KEY POINTS:
Herald rating: * *
A one-trick cinematic gimmick whose sleight of hand fails to disguise its shortcomings, this big-budget, big-name thriller is little more than a long and frustrating prelude to an unremarkable car chase.
The first Hollywood outing for director Pete Travis, who made the excellent IRA bomb thriller Omagh, it depicts a terrorist attack on a summit in Spain (Mexico City stands in for Salamanca) where US President Ashton (Hurt) is appearing to announce an agreement that will, by unspecified means, bring an end to global terrorism.
The hook is that the events are narrated several times over through the eyes of several observers: the producer of an outside broadcast (Weaver); a Secret Service agent (Quaid) in the presidential detail, just back on duty and with good reason to feel nervous; a local cop (Ramirez); an American tourist (Whitaker) with a camcorder; a couple of those involved and the president himself.
The question is: why? The multiple-viewpoint narrative has some proud ancestors, notably Kurosawa's incomparable Rashomon which was a spellbinding exploration of what Kurosawa called "our inability to be honest with ourselves about ourselves". Like the many glib imitators that have followed, Vantage Point uses the technique self-servingly, to create the confusion that will be its primary dramatic device. All this film shows is that different witnesses to an event see and miss different things.

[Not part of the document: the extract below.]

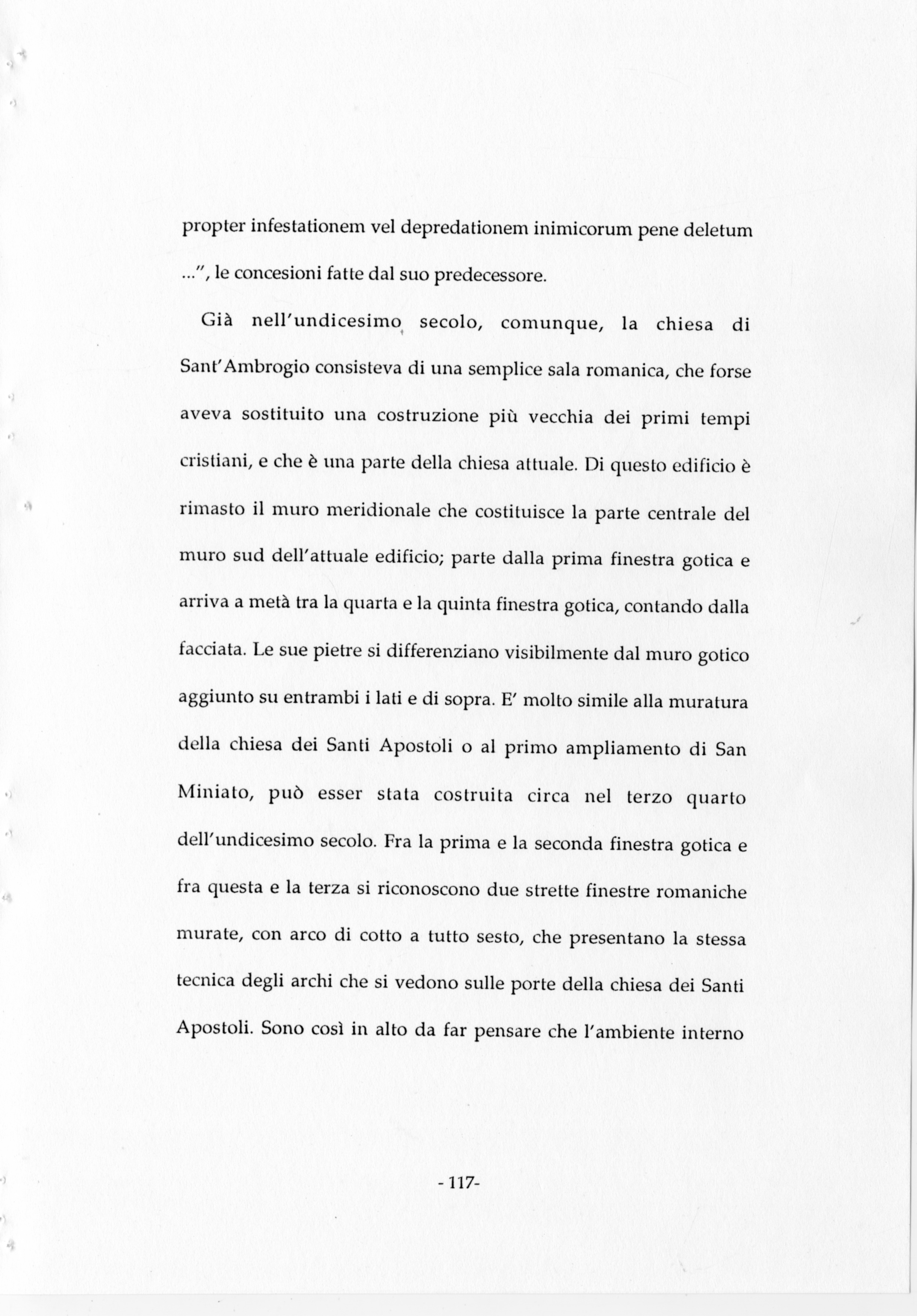 propter infestationem vel depredationem inimicorum pene deletum ...", le concesioni fatte dal suo predecessore.

Già nell'undicesimo secolo, comunque, la chiesa di Sant'Ambrogio consisteva di una semplice sala romanica, che forse aveva sostituito una costruzione più vecchia dei primi tempi cristiani, e che è una parte della chiesa attuale. Di questo edificio è rimasto il muro meridionale che costituisce la parte centrale del muro sud dell'attuale edificio; parte dalla prima finestra gotica e arriva a metà tra la quarta e la quinta finestra gotica, contando dalla facciata. Le sue pietre si differenziano visibilmente dal muro gotico aggiunto su entrambi i lati e di sopra. E' molto simile alla muratura della chiesa dei Santi Apostoli o al primo ampliamento di San Miniato, può esser stata costruita circa nel terzo quarto dell'undicesimo secolo. Fra la prima e la seconda finestra gotica e fra questa e la terza si riconoscono due strette finestre romaniche murate, con arco di cotto a tutto sesto, che presentano la stessa tecnica degli archi che si vedono sulle porte della chiesa dei Santi Apostoli. Sono così in alto da far pensare che l'ambiente interno

- 117-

Whether deliberately or by default, the film plugs directly into the uneasy idea that "we are not being told everything" but it doesn't earn its right to such scepticism. It makes its points - the one about media bias, for example - with a bludgeon, not a rapier. In any case, it cheats. Different "views" of some scenes are actually wholesale rewrites.
In the end, it comes down to a pretty lame thriller littered with implausibilities - sidearms don't fire 20 shots; US presidents don't walk through crowds; and snipers' vantage points are checked before the president shows up. Standard practice since November 22, 1963.
Cast: Dennis Quaid, Matthew Fox, Forest Whitaker, Sigourney Weaver, William Hurt, Edgar Ramirez
Director: Pete Travis
Running time: 90 mins
Rating: M (violence, offensive language)
Screening: Hoyts, Rialto, SkyCity
Verdict: A film that shows a terrorist attack through the eyes of several observers is a gimmick in search of a point.